Prior to the Board's decision, United was the only carrier authorized to fly nonstop between Detroit and Los Angeles and Detroit and San Francisco. United's flights between these cities, however, were required to originate or terminate at either New York or Philadelphia. American's Detroit-California flights had no such long-haul restriction, but they were subject to a one-stop restriction, the stop being required at Chicago. TWA had alternative restrictions between Detroit and the California cities. On the one hand, TWA had turnaround authority in these markets, but all flights of this nature were required to stop at either St. Louis or Kansas City. On the other hand, TWA could provide one-stop service via Chicago, but only on flights which also served New York. The orders challenged by United grant unrestricted authority to all three carriers to serve the Detroit-Los Angeles and Detroit-San Francisco markets.

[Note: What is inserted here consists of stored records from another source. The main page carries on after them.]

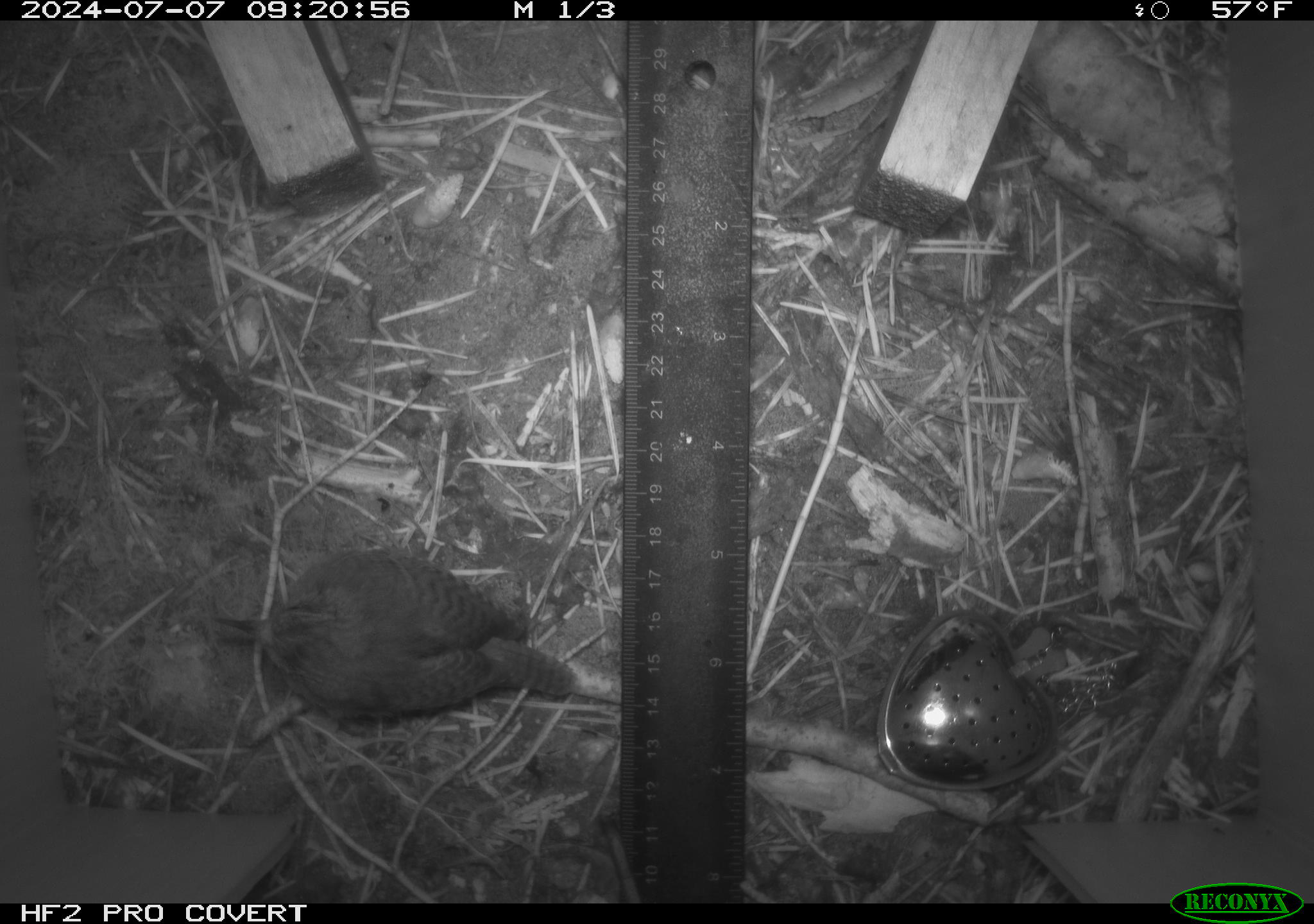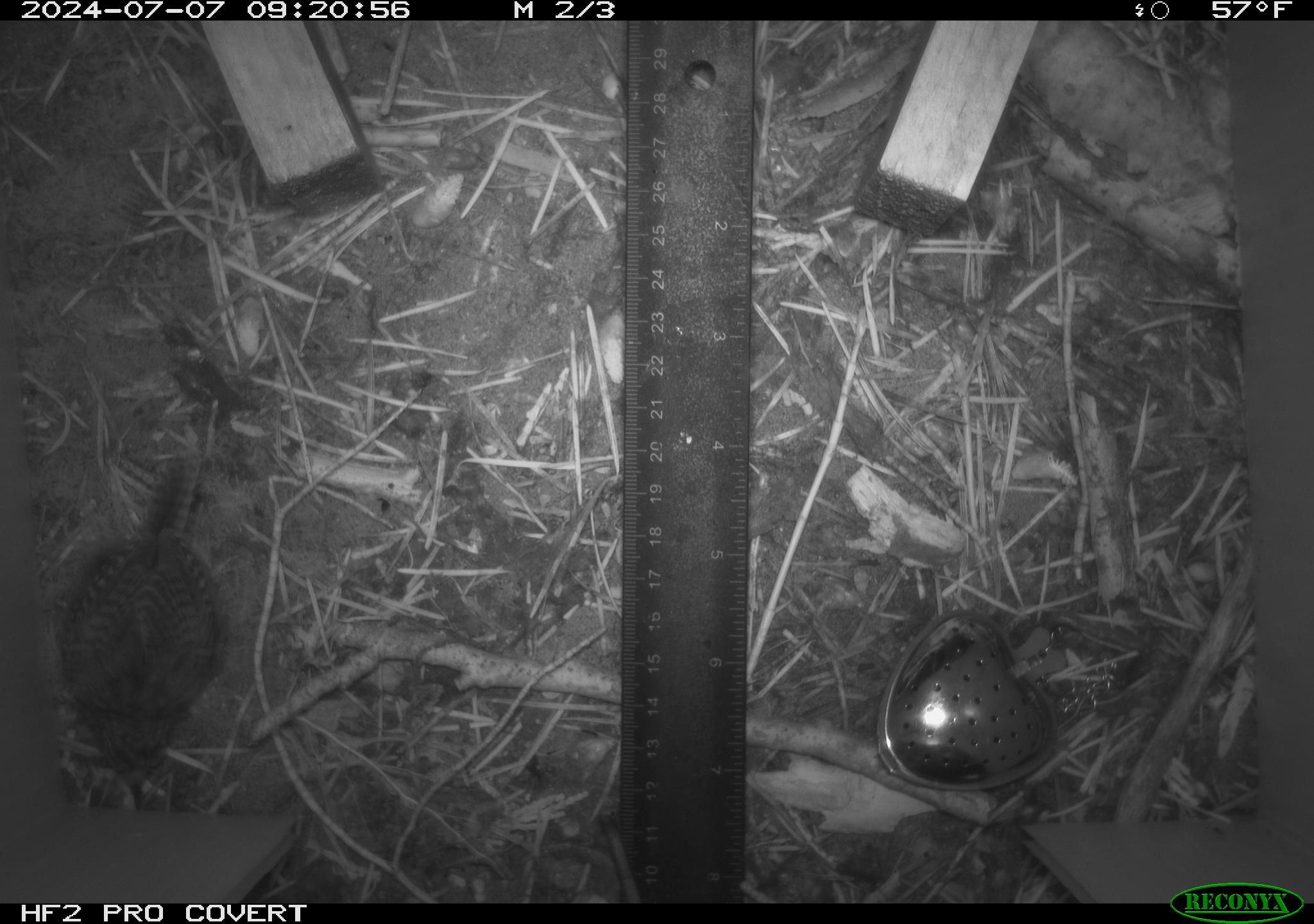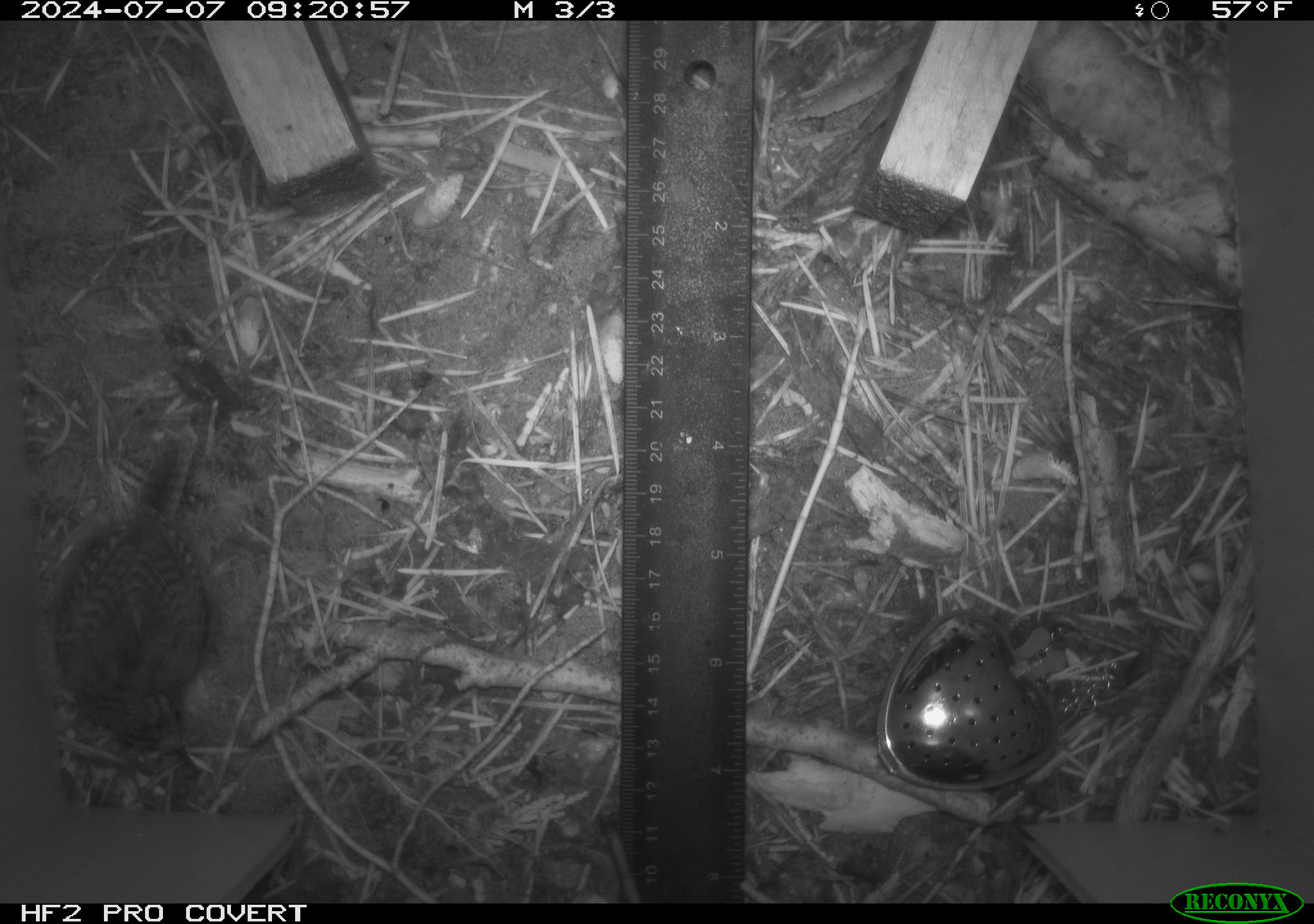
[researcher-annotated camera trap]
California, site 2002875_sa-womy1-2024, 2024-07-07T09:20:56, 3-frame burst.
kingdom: Animalia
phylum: Chordata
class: Aves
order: Passeriformes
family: Troglodytidae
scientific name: Troglodytidae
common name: wren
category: troglodytidae family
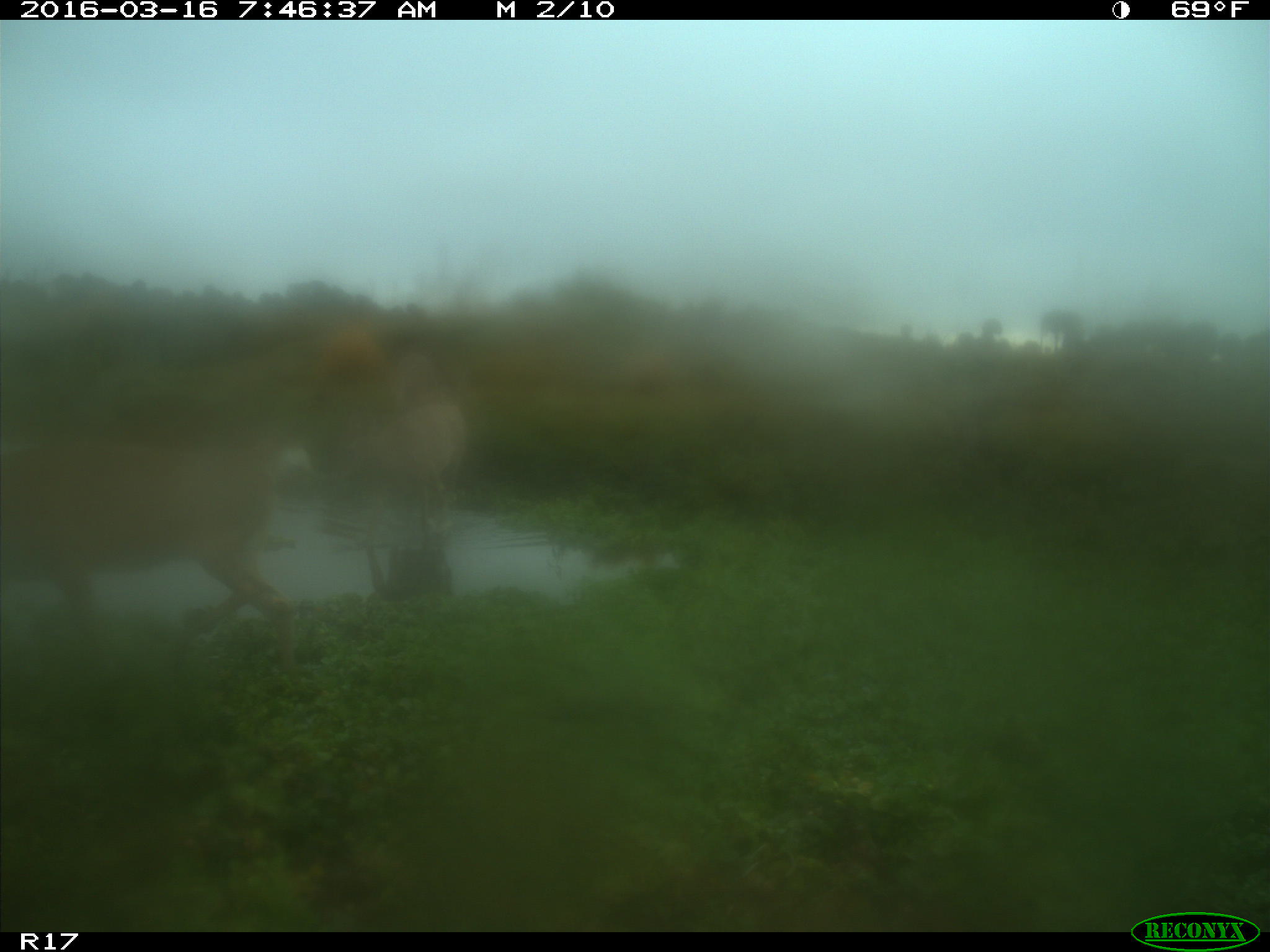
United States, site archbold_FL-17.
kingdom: Animalia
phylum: Chordata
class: Mammalia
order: Artiodactyla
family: Bovidae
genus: Bos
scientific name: Bos taurus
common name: domestic cow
Bos taurus (domestic cow).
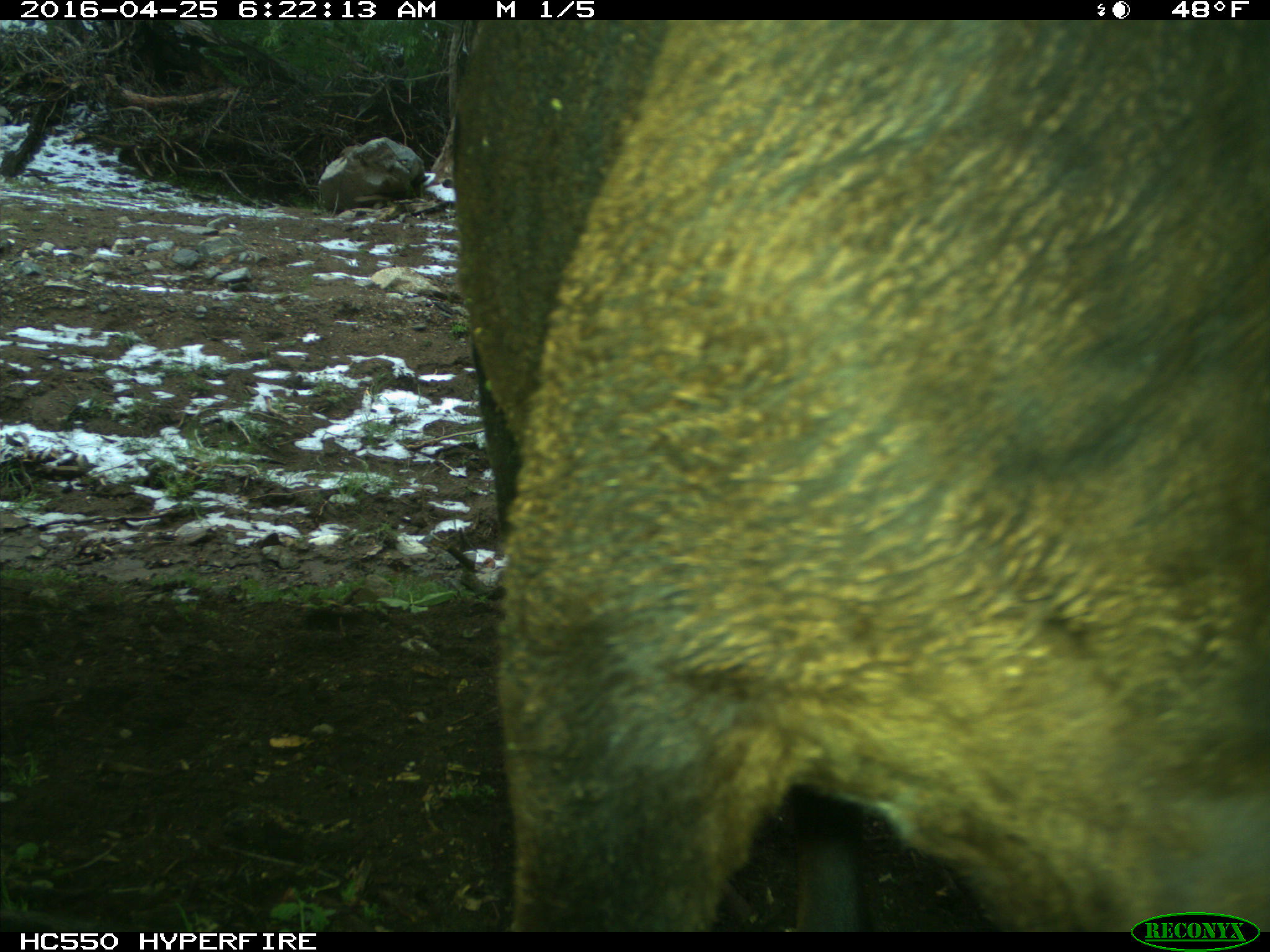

Public hearings in this proceeding were held before an examiner in 1964. Evidence was presented by the carriers, civic groups representing the communities concerned, and representatives of the Board's staff. The examiner issued his initial decision on February 25, 1965, recommending the removal of all restrictions. Following the submission of briefs and arguments to the Board, the Board affirmed the examiner's decision, adopting the decision as part of its order with one reservation discussed later.

On the question of passenger authority, the examiner first noted the size, economic strength, and high air-traffic rankings of Detroit, Los Angeles, and San Francisco. He found a strong community of interest among these areas, and pointed to statistics showing that Los Angeles and San Francisco consistently appear among Detroit's first five air travel markets, while Detroit ranks fifth among Los Angeles' markets and seventh among San Francisco's markets.

Next, the examiner outlined the rapid growth of these markets between 1960 and 1963, described the fluctuating market shares of United, American, and TWA operating under their existing restrictions during this period, and analyzed the unique circumstances which contributed to the market conditions. In the latter respect, the examiner noted that American had achieved a position of dominance in both Detroit-California markets despite its one-stop restriction, carrying over half of the Detroit-Los Angeles traffic and nearly two-thirds of the Detroit-San Francisco traffic in 1963. United, with its nonstop authorization (unused in the Detroit-San Francisco market until 1964), carried less than one-third of the Detroit-Los Angeles traffic and less than one-fifth of the Detroit-San Francisco traffic during the same year, while TWA's share of both markets had been reduced to comparative insignificance, even though it had been a vigorous competitor in the Detroit-Los Angeles market a few years earlier, carrying slightly less than one-third of the traffic in 1960. The examiner accounted for the market fluctuation in part by American's early use of Detroit's Metropolitan Airport, which was more convenient to the city than Willow Run Airport, utilized by United and TWA while awaiting completion of their facilities at Metropolitan, and in part by a special, lower "economy service" fare offered between Chicago and Los Angeles by American in recent years.

The examiner then embarked upon an extensive analysis of the service being provided in the Detroit-California markets in relation to the service afforded in comparable markets throughout the country. In his words, "by reason of their relative size and importance valid conclusions can be drawn from proper comparisons with the other major markets in respect of the number of nonstop authorizations, the number of nonstop schedules provided, and the extent to which such schedules are utilized." The examiner found that the existing Detroit-California pattern of service occupied a very low position from every standpoint in which comparisons were drawn.

Having thus determined that an "enlargement of the nonstop authorizations" was required, the examiner stated that "consideration of all the significant aspects of the existing situation" led him to conclude that the nonstop, turnaround restrictions of all three carriers in both markets should be eliminated. Among the factors considered by the examiner in reaching this conclusion were competition, carrier priority rights, adverse financial effects, and Board precedent.